* **PASSAGE SHOWN**:
-- begin --

Rafters paddle down the Lower Youghiogheny river
A group of Wilderness Voyageurs rafters paddles down the Lower Youghiogheny (aka the Yough). The river offers stretches for all ability levels, from calm family oriented floats to class IV whitewater rapids. Photo courtesy of Wilderness Voyageurs.

Sometimes referred to as a gateway to the Laurel HighlandsOhiopyle makes a strong case for being Western Pennsylvania’s original outdoor town. Perhaps best known for Ohiopyle Falls and whitewater rafting, the small town, which claims 38 full-time residents according to U.S. Census data, has arguably also become the epicenter of rail-trail cycling as the roughly halfway point of the Great Allegheny Passage (GAP) Trail

The attractions don’t stop there. The region is the jumping-off point for the 70-mile Laurel Highlands Hiking Trail, a Pennsylvania favorite among backpackers. It’s also home to climbing opportunities, camping locations, mountain biking trails, Frank Loyd Wright’s world-famous architectural wonder Fallingwater, and the 20,000 acres of Ohiopyle State Park. And it boasts a rich history that extends back to the French and Indian War with Fort Necessity.

-- end --

* **DATA SECTION**:
-- begin --

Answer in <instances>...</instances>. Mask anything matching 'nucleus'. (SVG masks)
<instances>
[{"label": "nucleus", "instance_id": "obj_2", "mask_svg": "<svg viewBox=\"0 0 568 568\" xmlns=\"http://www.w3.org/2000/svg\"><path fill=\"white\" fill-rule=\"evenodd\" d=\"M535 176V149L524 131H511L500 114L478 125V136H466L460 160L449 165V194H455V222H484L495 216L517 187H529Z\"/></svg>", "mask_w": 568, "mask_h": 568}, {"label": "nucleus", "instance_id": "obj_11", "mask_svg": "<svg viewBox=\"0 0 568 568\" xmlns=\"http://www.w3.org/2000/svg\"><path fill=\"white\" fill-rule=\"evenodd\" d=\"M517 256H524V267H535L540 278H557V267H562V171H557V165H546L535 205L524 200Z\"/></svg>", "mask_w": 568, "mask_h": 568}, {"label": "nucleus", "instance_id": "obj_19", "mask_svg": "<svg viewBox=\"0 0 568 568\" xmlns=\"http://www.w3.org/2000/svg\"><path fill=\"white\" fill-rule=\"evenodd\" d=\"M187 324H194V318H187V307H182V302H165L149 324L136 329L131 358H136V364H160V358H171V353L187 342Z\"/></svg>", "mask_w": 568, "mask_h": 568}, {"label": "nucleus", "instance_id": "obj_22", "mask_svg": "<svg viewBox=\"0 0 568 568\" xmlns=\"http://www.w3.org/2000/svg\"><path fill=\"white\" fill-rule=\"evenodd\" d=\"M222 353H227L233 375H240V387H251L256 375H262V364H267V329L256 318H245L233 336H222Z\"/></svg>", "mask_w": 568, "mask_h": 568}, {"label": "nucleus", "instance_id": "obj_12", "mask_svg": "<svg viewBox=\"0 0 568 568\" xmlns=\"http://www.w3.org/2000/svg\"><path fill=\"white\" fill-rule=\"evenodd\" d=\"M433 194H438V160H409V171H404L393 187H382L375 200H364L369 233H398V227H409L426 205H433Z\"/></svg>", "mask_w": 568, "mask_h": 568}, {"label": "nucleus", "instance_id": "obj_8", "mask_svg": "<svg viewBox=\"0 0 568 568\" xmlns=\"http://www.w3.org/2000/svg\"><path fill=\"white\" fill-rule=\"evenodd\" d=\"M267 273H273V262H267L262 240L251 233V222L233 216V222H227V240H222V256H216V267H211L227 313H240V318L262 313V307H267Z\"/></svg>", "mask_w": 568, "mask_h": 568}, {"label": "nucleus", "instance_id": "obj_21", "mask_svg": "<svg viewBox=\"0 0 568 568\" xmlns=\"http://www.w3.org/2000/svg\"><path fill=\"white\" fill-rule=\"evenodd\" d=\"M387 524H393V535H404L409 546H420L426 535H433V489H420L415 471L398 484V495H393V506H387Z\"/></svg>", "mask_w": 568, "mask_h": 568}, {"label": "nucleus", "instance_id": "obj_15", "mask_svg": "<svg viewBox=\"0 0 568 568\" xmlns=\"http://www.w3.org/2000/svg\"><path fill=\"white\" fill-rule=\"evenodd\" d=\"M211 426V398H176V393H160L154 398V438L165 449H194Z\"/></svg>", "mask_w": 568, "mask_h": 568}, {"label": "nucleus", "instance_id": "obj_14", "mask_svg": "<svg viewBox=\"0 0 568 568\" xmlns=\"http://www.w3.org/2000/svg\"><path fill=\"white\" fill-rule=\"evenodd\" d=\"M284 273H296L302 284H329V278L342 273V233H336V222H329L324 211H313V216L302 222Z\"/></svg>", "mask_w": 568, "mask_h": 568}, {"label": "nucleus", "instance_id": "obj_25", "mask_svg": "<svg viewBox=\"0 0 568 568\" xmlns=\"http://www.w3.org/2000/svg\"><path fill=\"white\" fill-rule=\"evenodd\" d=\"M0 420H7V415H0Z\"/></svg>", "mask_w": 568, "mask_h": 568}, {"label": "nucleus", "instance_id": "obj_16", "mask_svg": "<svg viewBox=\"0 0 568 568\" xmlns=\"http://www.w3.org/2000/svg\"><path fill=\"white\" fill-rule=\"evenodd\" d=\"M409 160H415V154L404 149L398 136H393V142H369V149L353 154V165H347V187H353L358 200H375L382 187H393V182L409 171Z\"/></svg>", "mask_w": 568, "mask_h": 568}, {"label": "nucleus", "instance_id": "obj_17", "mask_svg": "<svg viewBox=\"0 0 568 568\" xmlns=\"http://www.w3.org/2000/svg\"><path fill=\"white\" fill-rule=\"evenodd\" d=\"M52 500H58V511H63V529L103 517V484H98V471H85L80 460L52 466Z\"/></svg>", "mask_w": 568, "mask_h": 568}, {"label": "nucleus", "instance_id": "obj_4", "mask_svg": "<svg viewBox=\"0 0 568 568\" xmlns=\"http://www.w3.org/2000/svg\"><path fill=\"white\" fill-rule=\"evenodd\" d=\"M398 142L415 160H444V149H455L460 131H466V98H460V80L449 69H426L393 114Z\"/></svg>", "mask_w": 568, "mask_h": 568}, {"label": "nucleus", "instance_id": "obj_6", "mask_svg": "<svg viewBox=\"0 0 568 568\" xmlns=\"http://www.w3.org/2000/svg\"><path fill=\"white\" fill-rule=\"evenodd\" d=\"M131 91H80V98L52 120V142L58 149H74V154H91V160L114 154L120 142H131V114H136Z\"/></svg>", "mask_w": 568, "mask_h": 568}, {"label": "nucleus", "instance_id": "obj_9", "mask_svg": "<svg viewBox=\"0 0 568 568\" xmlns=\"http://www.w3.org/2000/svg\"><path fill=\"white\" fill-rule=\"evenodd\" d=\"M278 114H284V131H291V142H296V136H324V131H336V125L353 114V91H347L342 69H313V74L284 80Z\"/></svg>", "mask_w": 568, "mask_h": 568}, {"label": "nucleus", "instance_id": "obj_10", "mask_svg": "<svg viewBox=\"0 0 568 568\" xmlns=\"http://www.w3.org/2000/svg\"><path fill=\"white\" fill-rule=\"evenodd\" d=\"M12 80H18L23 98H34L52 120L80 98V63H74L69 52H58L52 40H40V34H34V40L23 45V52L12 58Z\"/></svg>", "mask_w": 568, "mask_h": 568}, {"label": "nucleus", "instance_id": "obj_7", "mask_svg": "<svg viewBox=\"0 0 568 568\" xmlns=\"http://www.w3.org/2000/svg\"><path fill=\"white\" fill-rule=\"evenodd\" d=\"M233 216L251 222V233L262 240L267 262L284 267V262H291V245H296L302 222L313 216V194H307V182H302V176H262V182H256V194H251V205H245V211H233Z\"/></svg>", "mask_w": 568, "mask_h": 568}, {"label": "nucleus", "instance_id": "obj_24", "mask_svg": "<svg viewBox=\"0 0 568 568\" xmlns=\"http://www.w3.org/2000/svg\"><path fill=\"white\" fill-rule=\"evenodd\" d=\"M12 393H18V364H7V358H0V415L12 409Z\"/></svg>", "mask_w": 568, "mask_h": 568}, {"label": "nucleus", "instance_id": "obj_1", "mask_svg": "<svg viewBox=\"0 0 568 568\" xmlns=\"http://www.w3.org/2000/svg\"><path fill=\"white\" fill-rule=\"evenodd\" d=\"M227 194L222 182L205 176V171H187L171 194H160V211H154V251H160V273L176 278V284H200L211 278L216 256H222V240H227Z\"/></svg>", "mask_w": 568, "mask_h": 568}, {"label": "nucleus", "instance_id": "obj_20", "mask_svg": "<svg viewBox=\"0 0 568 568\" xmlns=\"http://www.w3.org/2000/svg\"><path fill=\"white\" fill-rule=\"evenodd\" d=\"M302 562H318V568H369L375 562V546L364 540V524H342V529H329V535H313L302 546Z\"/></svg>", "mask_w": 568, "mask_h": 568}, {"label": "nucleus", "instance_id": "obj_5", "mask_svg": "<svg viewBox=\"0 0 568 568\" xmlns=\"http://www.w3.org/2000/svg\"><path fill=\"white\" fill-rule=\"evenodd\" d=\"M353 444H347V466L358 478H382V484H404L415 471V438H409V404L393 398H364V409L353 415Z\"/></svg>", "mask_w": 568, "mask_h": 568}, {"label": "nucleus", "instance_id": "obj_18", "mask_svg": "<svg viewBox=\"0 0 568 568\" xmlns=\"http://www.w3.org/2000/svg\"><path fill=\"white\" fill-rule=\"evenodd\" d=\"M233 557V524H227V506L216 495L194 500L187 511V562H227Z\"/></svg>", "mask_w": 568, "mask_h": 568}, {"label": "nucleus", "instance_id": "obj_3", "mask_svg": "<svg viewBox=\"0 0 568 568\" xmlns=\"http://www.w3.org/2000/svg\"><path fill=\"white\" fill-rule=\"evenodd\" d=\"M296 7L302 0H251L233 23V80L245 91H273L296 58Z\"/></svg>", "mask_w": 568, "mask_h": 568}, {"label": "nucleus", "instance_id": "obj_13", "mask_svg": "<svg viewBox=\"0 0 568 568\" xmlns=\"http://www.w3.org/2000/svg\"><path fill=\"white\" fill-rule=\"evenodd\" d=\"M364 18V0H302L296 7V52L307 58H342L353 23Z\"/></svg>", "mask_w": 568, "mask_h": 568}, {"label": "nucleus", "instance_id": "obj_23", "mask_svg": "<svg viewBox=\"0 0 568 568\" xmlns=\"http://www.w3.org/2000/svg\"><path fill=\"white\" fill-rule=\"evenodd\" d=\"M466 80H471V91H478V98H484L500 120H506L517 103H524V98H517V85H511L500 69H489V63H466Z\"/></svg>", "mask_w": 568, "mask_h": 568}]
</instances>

-- end --

According to the Ohiopyle passage, how long is the Laurel Highlands Hiking Trail? The listing has nothing to do with the Ohiopyle passage.

* **SOLUTION TO THE PROBLEM**:
70 miles.